O primeiro fato e sem dúvida o mais marcante, é o da sua
predisposição contumaz para agradar as pessoas, ao distribuir presentes e
assim realizar sonhos. Essa vocação para a bondade, é por si só algo extraordinário
se pensada como uma ação utópica, em meio a uma realidade tão áspera em que
vivemos, e que por conta da luta pela sobrevivência, abre campo para todo o tipo de
adversidade,incluso a crueldade, como contraponto da realidade.
A formação do seu mito remonta ao paganismo pré-cristão, na Idade Média.
A formação do seu mito remonta ao paganismo pré-cristão, na Idade Média.
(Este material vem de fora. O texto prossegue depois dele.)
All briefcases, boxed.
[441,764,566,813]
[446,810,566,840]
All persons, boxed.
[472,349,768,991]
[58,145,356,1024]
A sua mais remota raiz foi o “Velho Inverno”, um ser que
simbolizava o inverno enquanto personificação da natureza e que mediante
invocações pagãs, realizava pequenas ações bondosas para amenizar os efeitos da
estação fria, entre os mais necessitados durante a ação do duro frio europeu. Alguns séculos passaram-se até que o mito do velho
inverno fundiu-se à história de um homem chamado : Nicolau e que vivera na
Turquia. A sua fama em ajudar pessoas carentes, inclusive a custear-lhes a resolução
de suas necessidades prementes, tornou-o objeto de santificação pela Igreja católica.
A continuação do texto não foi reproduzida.